▸ Problem set
**1)** List every technology or language that the Kenichi Thinking page says the model is specialized in.
**2)** According to the Kenichi Thinking page, how many frontier models were used as teachers in the distillation that produced the model?

▸ Source text
-----
Kenichi Thinking — Domain-Specialized Coding Assistant with Vision (27B)
Kenichi Thinking is a reasoning-first coding model fine-tuned from Qwen3.5-27B for domain-specialized code generation. It retains the base model's vision capabilities, making it suitable for planning agents that can interpret screenshots, architecture diagrams, and UI mockups alongside code.
Model Details
Model Description
Kenichi Thinking is a vision-language model specialized in F#, .NET, Svelte 5, TypeScript, Docker, and Kubernetes development. It was created through multi-teacher distillation from five frontier models, with all F# samples verified by the F# compiler. The model uses Qwen3.5's hybrid Gated DeltaNet + standard attention architecture with a frozen Pixtral vision tower.
-----
▸ Collected data

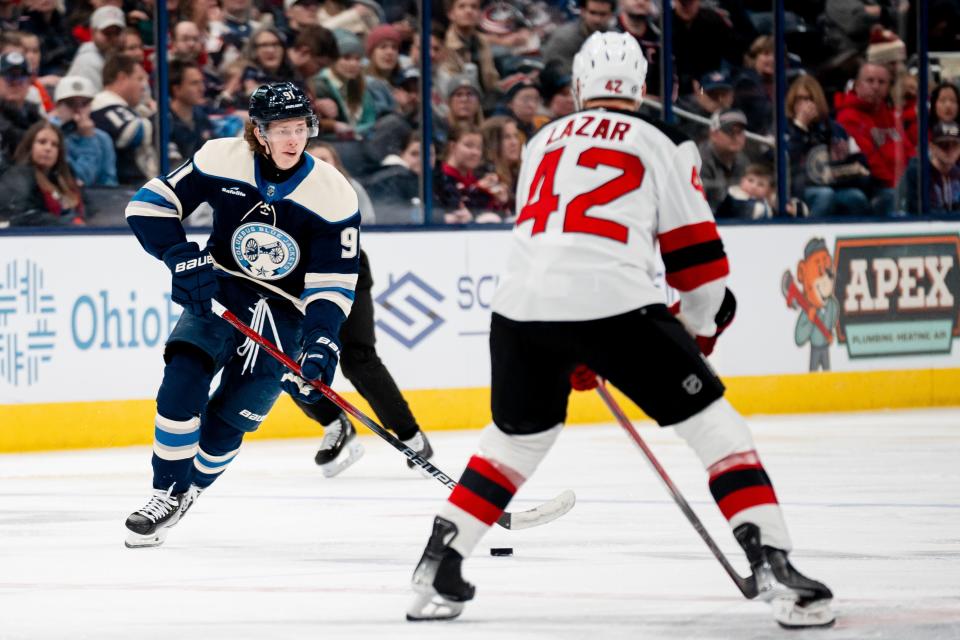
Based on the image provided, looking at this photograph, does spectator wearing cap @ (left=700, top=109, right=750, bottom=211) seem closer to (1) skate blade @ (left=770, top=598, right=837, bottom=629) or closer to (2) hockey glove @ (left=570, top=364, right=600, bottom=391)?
-----
▸ Solutions to each task
**1)** F#, .NET, Svelte 5, TypeScript, Docker, and Kubernetes

**2)** Five